- Born: August 6, 1919 Tartu, Estonia
- Died: July 2, 1987 (aged 67) Leningrad, Russian SFSR, Soviet Union
- Occupation: Nazi war criminal
- Criminal status: Deceased
- Convictions: Treason War crimes
- Criminal penalty: Death; commuted to life imprisonment

= Karl Linnas =

Commandant of a Nazi concentration camp

Karl Linnas (August 6, 1919 – July 2, 1987) was an Estonian who was sentenced to death during the Holocaust trials in Soviet Estonia in 1961–1962. He was later deported from the United States to the Soviet Union in 1987.

Linnas was tried in absentia and sentenced to death by a Soviet court in 1962 on charges that during the German occupation, between 1941 and 1943, he was the commandant of a Nazi concentration camp at Tartu and had personally shot innocent civilians—men, women and children. After Soviet armies forced the Germans out of Estonia, Linnas fought with the German army and was wounded in 1944. Then he stayed in Displaced Persons camps in Germany until emigrating to the U.S. in 1951. He became an American citizen in 1960.

== Deportation from the United States ==
Linnas worked as a land surveyor living in Greenlawn, New York, until 1979, when U.S. immigration officials charged him with making false statements to gain entry to the United States.

◆ ◆ ◆

- **Problem set**:
• A. Copy word for word the part of the Karl Linnas page from "Linnas was tried" up to and including "citizen in 1960.".
• B. Based on the Karl Linnas page, answer yes or no to each statement and quote the words that decide it: (i) Linnas became an American citizen in 1960. (ii) Linnas emigrated to the U.S. in 1944. (iii) Linnas worked as a teacher in Greenlawn, New York.
You won't need the records for any of this.

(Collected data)
◆ ◆ ◆

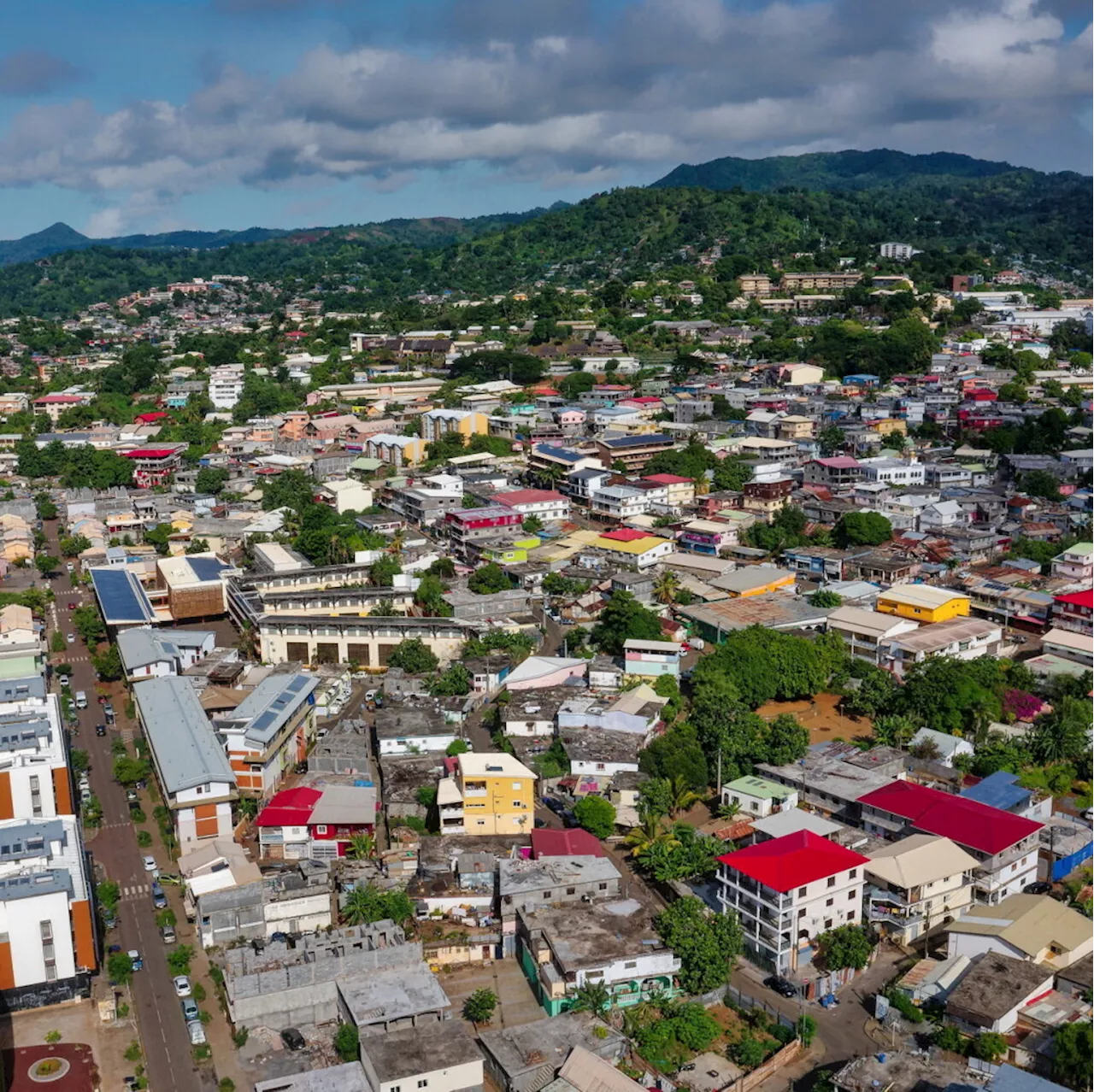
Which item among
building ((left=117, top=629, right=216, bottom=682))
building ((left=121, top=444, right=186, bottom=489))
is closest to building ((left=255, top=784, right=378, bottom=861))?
building ((left=117, top=629, right=216, bottom=682))

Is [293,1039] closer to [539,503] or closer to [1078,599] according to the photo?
[1078,599]

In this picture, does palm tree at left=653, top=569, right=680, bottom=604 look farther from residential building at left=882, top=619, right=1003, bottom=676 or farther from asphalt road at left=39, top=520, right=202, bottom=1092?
asphalt road at left=39, top=520, right=202, bottom=1092

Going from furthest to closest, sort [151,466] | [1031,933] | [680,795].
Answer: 1. [151,466]
2. [680,795]
3. [1031,933]

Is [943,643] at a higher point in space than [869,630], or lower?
lower

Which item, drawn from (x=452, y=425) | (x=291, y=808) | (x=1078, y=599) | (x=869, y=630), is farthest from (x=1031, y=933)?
(x=452, y=425)

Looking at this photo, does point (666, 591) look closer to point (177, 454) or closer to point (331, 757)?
point (331, 757)

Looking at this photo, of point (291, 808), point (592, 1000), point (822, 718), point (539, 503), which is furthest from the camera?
point (539, 503)
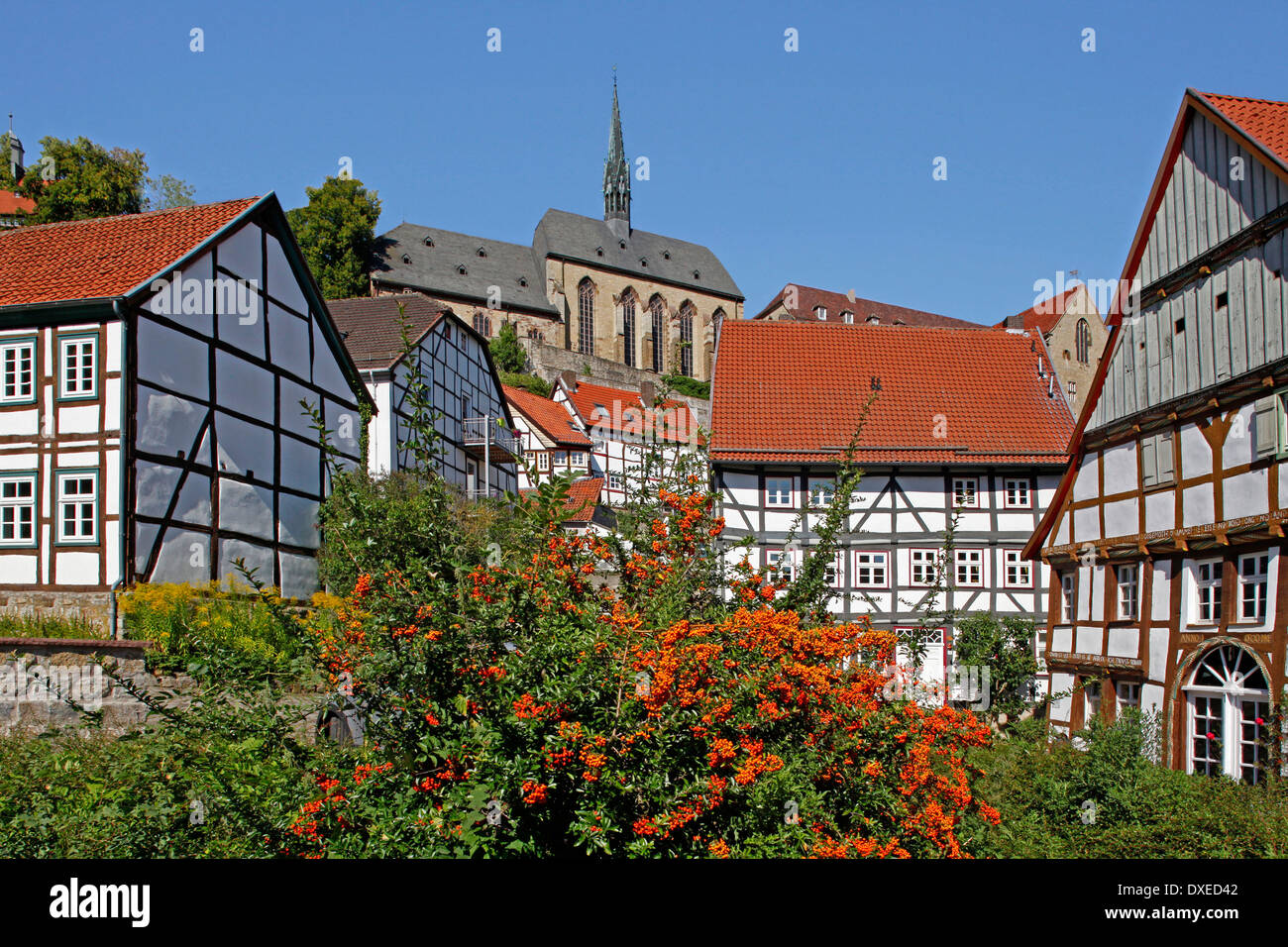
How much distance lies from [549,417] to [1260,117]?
35.3 meters

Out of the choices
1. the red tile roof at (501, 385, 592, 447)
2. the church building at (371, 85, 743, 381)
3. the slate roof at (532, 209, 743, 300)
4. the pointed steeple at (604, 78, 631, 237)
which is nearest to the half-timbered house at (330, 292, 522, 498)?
the red tile roof at (501, 385, 592, 447)

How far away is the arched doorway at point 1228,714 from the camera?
12093mm

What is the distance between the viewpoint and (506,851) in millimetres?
4184

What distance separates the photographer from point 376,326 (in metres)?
27.3

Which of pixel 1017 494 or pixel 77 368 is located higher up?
pixel 77 368

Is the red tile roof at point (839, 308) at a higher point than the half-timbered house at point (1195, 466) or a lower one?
higher

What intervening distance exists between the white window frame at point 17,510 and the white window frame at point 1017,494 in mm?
16772

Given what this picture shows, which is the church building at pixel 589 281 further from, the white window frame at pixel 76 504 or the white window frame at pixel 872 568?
the white window frame at pixel 76 504

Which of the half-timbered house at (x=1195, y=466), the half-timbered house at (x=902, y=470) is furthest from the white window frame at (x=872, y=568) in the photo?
the half-timbered house at (x=1195, y=466)

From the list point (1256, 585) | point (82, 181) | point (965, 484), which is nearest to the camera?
point (1256, 585)

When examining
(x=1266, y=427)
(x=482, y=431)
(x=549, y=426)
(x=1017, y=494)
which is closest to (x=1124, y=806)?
(x=1266, y=427)

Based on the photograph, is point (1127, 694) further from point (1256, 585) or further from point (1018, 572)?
point (1018, 572)
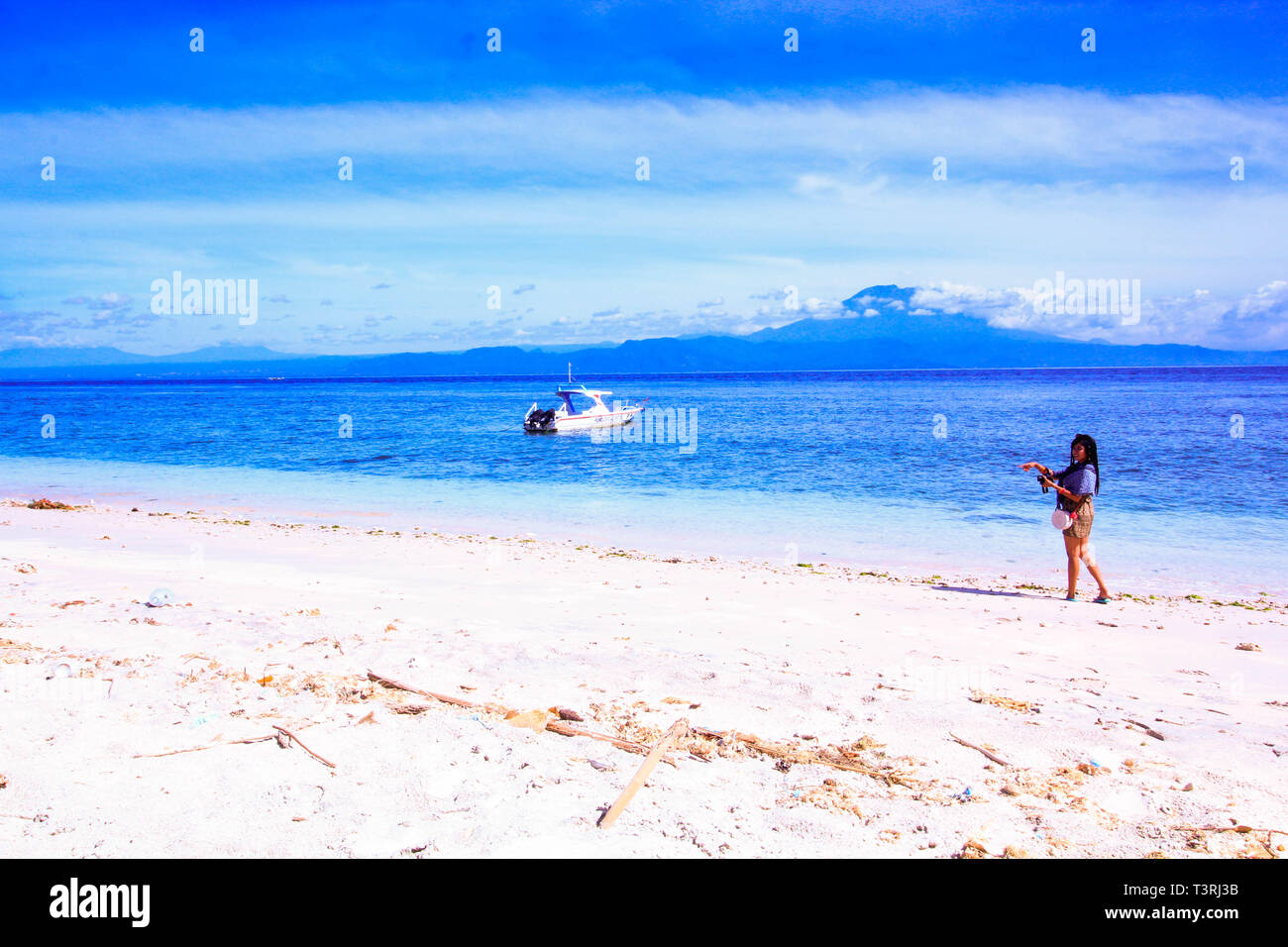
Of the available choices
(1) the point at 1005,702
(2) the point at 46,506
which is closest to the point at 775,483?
(2) the point at 46,506

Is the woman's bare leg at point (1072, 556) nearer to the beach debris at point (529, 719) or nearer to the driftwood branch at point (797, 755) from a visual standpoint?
the driftwood branch at point (797, 755)

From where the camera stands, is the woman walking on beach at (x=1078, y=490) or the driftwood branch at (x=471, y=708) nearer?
the driftwood branch at (x=471, y=708)

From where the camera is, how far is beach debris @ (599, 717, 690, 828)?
4148 mm

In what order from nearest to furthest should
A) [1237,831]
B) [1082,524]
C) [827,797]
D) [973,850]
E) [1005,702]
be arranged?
1. [973,850]
2. [1237,831]
3. [827,797]
4. [1005,702]
5. [1082,524]

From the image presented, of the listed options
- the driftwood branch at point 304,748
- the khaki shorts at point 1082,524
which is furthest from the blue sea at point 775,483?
the driftwood branch at point 304,748

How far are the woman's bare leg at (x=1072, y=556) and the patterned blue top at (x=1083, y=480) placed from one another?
678 mm

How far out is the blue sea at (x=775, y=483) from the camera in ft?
51.1

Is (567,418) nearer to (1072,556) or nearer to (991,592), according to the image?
(991,592)

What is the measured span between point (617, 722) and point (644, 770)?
86 cm

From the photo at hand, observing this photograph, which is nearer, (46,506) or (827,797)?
(827,797)

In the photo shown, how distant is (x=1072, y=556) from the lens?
10.5m
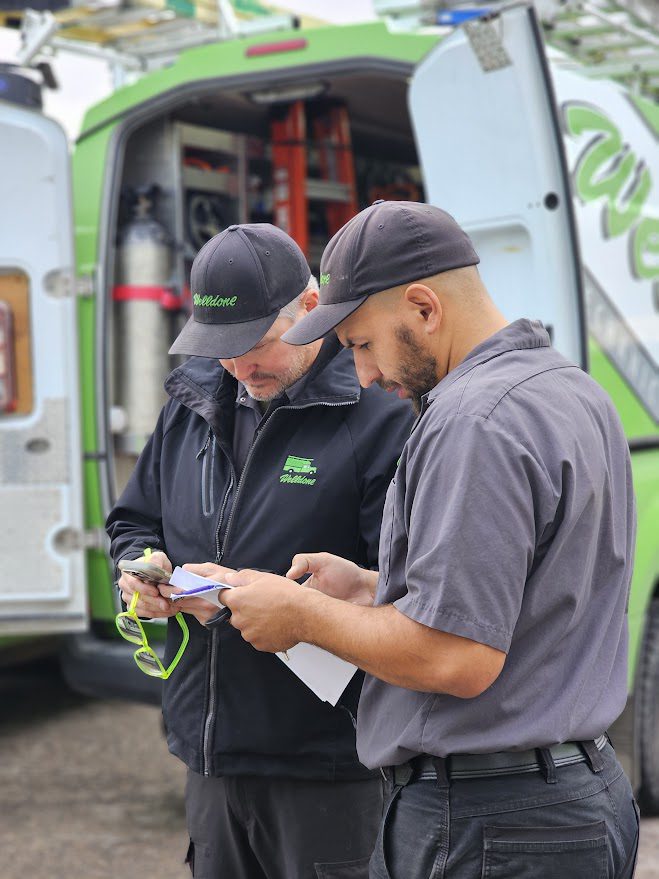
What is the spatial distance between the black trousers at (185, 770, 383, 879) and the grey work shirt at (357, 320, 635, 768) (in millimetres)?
529

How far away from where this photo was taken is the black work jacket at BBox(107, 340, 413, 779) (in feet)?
7.10

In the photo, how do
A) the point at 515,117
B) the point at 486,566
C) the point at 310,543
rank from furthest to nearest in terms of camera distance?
1. the point at 515,117
2. the point at 310,543
3. the point at 486,566

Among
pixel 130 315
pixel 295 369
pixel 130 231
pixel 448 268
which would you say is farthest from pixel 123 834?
pixel 448 268

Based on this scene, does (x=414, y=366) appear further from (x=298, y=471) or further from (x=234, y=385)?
(x=234, y=385)

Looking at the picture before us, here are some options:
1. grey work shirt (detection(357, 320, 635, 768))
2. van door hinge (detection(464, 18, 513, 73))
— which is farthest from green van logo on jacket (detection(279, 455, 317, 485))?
van door hinge (detection(464, 18, 513, 73))

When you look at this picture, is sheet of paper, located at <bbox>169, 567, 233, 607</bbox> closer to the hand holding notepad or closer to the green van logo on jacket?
the hand holding notepad

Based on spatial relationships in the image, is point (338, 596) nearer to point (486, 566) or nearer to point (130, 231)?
point (486, 566)

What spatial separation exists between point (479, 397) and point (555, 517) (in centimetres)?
20

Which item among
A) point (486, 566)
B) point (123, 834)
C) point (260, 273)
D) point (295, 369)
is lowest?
point (123, 834)

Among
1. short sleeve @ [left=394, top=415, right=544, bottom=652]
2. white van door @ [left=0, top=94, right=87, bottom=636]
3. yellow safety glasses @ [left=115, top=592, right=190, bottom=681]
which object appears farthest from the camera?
white van door @ [left=0, top=94, right=87, bottom=636]

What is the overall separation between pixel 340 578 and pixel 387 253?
640mm

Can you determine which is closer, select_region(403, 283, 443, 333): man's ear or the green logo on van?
select_region(403, 283, 443, 333): man's ear

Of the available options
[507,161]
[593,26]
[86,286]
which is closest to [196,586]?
[507,161]

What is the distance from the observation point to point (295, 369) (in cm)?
226
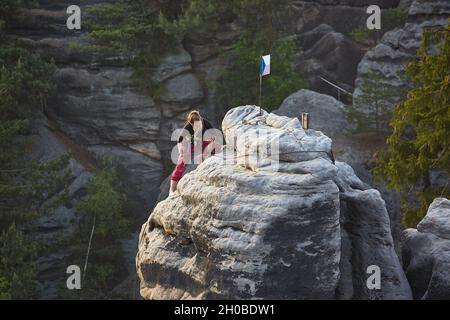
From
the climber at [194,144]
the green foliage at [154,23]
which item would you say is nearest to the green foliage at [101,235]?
the green foliage at [154,23]

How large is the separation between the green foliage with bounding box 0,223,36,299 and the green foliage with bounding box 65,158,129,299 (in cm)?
255

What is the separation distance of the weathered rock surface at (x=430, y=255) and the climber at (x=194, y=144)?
151 inches

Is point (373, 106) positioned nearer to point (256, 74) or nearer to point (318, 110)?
point (318, 110)

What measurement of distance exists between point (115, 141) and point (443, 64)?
1499 cm

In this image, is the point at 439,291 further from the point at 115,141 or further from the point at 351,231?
the point at 115,141

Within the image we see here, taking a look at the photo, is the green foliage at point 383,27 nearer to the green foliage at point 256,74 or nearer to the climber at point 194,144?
the green foliage at point 256,74

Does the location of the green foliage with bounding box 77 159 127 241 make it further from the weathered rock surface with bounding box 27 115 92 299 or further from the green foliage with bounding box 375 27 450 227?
the green foliage with bounding box 375 27 450 227

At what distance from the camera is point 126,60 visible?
29.9 metres

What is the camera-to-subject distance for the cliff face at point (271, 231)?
34.1ft

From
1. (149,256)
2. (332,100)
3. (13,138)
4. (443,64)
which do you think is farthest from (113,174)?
(149,256)

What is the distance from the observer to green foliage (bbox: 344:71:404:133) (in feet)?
86.4

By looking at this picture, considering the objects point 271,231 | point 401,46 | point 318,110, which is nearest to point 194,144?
point 271,231

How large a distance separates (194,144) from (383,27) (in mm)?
21817

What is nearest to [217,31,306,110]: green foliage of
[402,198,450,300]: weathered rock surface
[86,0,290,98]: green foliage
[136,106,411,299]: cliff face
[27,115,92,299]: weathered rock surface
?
[86,0,290,98]: green foliage
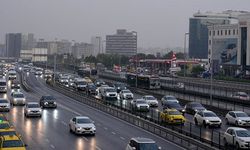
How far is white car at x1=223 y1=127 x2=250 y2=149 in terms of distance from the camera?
26.3 m

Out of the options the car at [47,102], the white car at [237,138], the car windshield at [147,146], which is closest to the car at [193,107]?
the car at [47,102]

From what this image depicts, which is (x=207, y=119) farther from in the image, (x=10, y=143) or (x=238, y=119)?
(x=10, y=143)

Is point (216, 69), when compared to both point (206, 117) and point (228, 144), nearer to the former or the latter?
point (206, 117)

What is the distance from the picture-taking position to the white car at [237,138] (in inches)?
1034

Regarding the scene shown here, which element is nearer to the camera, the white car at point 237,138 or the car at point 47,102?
the white car at point 237,138

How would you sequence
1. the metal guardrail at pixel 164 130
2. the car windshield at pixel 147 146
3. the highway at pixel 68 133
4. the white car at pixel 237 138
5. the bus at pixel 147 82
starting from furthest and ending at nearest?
the bus at pixel 147 82
the highway at pixel 68 133
the metal guardrail at pixel 164 130
the white car at pixel 237 138
the car windshield at pixel 147 146

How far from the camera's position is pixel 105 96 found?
6575cm

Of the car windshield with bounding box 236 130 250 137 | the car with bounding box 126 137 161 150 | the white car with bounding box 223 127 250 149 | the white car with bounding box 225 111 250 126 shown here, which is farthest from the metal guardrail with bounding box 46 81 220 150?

◆ ◆ ◆

- **Results of the tasks**:
• A.
Linnas was tried in absentia and sentenced to death by a Soviet court in 1962 on charges that during the German occupation, between 1941 and 1943, he was the commandant of a Nazi concentration camp at Tartu and had personally shot innocent civilians—men, women and children. After Soviet armies forced the Germans out of Estonia, Linnas fought with the German army and was wounded in 1944. Then he stayed in Displaced Persons camps in Germany until emigrating to the U.S. in 1951. He became an American citizen in 1960.

• B.
(i) Yes: "He became an American citizen in 1960."
(ii) No: "until emigrating to the U.S. in 1951."
(iii) No: "Linnas worked as a land surveyor living in Greenlawn, New York"